I am so excited to share the follow-up to our first guest blog post by Mariana Vincéns. If you’re interesting in learning more about this amazing Montessorian, click here. Her advice applies to both parents and fellow educators alike. I hope you get as much out of her responses as I did. Happy reading!
How do Montessori children adjust/transition to traditional schools at High School level?
Unfortunately, there isn’t much data on the effects that moving from a Montessori to a non-Montessori Elementary, Middle School or High School has on children. One thing I do know is that every child is unique and it is critical to remember that the way they behave, adapt and learn is different from anyone else. I think the most important aspect of a school move is allowing the child the necessary time to adjust. Put your own expectations and timelines on hold because this process is not about you. I think the child’s “team” should trust the process, take the leap of faith and remember the adjustment period may take a while.
I started school as a Montessori child and transferred in 7th grade to a Catholic school. It was a drastic change, but I adapted well! I credit my early years and passion for learning in my Montessori environment for the easy transition and seamless adaptation to my new environment. Bottom line: be supportive at home by listening, talking positively about the new school and keep the lines of communication open between you and the new teacher.
If you’re interested in what Montessori at a high school level looks like, check out this amazing school.
Mariana, I’m considering homeschooling Isabel for the remainder of her elementary years. Any resources for parents who wish to continue the Montessori method at home?

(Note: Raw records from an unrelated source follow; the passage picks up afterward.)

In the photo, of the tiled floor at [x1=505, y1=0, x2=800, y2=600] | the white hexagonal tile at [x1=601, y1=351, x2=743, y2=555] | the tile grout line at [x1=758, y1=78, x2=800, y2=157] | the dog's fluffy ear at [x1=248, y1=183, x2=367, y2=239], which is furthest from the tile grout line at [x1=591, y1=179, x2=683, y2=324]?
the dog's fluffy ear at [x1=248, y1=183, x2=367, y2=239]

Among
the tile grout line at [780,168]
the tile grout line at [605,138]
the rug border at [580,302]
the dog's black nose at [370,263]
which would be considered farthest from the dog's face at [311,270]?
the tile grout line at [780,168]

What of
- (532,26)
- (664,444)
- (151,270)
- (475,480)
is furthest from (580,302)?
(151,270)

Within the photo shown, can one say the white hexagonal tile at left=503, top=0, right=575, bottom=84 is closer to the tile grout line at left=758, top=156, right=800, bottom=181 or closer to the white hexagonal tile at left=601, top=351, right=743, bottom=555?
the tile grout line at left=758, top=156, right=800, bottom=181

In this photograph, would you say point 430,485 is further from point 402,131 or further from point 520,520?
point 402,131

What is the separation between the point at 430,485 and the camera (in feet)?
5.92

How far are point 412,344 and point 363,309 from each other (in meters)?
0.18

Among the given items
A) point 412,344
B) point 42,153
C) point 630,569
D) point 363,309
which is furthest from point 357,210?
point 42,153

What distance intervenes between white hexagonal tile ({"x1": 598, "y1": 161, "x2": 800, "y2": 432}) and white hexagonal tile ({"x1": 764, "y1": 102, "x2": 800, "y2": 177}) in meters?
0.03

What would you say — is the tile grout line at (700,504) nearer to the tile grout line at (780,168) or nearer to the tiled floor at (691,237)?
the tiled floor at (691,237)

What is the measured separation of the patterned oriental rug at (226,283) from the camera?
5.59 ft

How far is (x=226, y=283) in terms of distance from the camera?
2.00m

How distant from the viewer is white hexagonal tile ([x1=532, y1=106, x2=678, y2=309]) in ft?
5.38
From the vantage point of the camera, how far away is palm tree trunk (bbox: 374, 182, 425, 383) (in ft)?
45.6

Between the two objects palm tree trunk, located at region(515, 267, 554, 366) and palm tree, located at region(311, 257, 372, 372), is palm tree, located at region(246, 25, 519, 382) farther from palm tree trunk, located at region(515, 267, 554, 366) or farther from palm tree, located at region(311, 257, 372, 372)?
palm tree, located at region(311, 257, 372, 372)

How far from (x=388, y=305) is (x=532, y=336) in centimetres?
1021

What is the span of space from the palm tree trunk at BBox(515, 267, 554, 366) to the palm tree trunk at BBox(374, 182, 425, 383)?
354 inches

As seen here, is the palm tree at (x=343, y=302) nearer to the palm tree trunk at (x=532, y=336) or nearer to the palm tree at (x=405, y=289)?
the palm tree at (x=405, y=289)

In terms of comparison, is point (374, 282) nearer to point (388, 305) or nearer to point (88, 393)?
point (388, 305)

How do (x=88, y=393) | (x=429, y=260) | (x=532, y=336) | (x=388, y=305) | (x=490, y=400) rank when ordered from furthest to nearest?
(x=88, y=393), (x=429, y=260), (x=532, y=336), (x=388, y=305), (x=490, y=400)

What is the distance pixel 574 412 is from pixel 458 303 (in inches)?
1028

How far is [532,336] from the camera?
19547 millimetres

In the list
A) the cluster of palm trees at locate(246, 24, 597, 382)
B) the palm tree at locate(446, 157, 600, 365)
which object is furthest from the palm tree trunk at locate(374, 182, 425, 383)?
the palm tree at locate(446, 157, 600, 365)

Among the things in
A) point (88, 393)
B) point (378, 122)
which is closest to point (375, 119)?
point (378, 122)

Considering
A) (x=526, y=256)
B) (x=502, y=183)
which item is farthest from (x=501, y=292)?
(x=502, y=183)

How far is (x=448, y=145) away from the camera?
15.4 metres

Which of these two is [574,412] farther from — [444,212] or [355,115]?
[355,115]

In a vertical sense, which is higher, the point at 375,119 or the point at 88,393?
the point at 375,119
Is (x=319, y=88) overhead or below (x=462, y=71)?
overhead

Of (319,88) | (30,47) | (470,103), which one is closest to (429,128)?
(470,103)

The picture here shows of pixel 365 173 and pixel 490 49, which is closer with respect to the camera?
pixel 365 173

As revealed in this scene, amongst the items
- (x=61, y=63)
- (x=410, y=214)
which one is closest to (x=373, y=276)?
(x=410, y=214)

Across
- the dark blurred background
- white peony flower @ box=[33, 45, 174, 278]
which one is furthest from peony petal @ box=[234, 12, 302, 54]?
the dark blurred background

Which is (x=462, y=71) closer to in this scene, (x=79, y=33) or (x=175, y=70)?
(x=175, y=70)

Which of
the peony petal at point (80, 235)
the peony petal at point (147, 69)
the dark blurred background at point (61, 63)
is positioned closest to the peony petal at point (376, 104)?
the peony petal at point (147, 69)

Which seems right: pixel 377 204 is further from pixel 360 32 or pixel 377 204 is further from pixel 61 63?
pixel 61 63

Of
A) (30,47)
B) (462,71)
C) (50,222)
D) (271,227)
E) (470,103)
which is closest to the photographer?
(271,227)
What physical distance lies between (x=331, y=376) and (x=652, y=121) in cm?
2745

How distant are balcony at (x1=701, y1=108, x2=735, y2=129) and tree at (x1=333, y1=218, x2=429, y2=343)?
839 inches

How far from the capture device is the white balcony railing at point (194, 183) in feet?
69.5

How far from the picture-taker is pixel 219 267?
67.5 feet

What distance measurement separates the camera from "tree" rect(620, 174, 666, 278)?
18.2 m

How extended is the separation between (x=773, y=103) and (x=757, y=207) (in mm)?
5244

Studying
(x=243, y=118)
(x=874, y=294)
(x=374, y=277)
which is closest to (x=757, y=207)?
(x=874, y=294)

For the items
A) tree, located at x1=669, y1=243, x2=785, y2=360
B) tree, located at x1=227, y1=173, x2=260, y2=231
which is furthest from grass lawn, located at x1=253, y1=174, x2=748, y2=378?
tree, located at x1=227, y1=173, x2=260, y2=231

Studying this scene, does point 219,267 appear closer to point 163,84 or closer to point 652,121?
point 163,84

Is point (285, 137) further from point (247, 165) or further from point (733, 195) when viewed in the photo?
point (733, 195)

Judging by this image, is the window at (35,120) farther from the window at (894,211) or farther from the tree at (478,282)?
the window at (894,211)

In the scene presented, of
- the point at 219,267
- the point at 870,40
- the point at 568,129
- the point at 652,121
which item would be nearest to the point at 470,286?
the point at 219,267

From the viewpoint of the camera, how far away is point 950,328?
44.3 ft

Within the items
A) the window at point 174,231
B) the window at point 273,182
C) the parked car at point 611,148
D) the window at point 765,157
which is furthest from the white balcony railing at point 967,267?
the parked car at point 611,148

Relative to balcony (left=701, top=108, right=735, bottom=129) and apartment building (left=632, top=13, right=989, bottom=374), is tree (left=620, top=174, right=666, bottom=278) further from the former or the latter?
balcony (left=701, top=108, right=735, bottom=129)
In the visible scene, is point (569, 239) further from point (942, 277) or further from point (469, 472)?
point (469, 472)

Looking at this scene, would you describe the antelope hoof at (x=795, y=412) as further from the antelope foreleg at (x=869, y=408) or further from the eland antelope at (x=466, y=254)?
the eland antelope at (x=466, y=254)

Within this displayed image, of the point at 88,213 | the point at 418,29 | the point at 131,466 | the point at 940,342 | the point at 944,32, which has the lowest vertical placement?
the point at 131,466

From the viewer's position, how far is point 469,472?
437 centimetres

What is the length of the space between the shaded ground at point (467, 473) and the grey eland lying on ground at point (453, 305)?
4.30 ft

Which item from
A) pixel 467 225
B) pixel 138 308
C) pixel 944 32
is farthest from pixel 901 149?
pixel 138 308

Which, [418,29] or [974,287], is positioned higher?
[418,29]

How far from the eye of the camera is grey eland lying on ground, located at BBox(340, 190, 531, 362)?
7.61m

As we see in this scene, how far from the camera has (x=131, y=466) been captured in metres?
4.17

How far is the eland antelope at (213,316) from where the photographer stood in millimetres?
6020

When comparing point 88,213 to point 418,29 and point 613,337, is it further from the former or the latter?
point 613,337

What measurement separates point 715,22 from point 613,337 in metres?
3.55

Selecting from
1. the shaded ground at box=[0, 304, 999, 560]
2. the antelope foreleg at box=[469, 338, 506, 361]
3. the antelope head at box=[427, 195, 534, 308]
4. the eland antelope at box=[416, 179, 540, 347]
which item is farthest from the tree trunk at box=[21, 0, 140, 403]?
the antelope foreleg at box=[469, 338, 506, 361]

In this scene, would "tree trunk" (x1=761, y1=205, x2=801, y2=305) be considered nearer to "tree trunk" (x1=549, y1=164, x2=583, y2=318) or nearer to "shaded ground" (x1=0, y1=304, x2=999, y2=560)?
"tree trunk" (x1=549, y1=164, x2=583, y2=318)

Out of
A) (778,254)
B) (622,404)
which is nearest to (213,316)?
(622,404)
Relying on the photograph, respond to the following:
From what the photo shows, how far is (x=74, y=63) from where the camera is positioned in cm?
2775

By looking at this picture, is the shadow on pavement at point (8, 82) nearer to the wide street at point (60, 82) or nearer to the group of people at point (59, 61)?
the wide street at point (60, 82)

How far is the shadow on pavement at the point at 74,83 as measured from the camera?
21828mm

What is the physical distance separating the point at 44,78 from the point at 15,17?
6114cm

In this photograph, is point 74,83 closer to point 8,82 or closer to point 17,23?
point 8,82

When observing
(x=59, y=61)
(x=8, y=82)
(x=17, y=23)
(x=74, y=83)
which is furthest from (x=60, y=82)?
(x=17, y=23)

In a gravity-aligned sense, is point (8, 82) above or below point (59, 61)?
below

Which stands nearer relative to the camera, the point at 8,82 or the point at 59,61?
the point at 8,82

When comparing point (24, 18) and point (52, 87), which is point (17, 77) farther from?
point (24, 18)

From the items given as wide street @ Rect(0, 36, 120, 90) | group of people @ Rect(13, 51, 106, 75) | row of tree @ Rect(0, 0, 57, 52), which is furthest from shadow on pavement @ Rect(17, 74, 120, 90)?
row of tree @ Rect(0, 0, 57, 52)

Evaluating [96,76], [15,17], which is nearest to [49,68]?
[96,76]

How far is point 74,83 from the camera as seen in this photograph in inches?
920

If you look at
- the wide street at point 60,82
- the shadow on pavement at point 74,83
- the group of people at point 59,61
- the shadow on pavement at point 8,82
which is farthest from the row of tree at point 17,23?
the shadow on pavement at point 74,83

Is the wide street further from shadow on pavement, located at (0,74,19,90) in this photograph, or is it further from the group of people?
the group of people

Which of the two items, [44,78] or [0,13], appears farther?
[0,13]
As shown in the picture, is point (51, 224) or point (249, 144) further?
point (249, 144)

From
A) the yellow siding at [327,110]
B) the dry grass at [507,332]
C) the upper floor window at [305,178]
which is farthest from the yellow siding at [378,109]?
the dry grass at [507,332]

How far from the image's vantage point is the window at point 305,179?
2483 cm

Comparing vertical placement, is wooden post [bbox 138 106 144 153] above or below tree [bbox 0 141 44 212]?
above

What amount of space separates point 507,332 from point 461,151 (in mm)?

There so many wonderful resources online, your local library, blogs, online training programs, local Montessori Institutes! I think there might be TOO much information and parents can get overwhelmed. My advice is for you to contact her teacher, find out what work she is doing and ask how can you support her. Ask her about local training centers, books she recommends and insight on your daughter’s interests and strengths. I would definitely research your county’s requirements for homeschooling, search for local parenting groups, visit websites like www.montessoriguide.org , read Montessori books/blogs and go to workshops. If you feel that homeschooling will work best for her, enjoy yourself and she will too! Perhaps you’ll become a Montessori guide one day.
My 5-year old son is currently attending a Montessori program. According to his teacher he is a “textbook Montessori child”. While he is excelling impressively in Math and Science he does not want to read. I would like some advice on how I can encourage him to have some interest in reading. I currently read to him every night and he loves it, but when it comes for him to do it he just says, “I don’t know.”
Let me start by saying that because I’m not your son’s teacher, it is difficult for me to determine or give you any specific advice about his reading interest. It sounds like he is doing wonderful at school and that he is very driven and interested in math and science. Hoorrayyy!!! Keep in mind that some children are naturally drawn to certain subject areas. His teacher is the ideal person to contact if you have a serious concern regarding his reading. Through observations, she will be able to tell if there are any issues with language development and can refer you to a specialist, if needed. However, if there aren’t any outside issues, try not to worry about his interest. It sounds like what he needs and enjoys is your reading time together. As adults, we sometimes hyper focus and unconsciously push what we want for the child instead of allowing what the child to focus on what they currently crave. Perhaps saying, “I don’t know” is his way of controlling the situation. Keep reading books to him, singing and keep this time fun! He will learn how to read in his own time. Keep up the good work!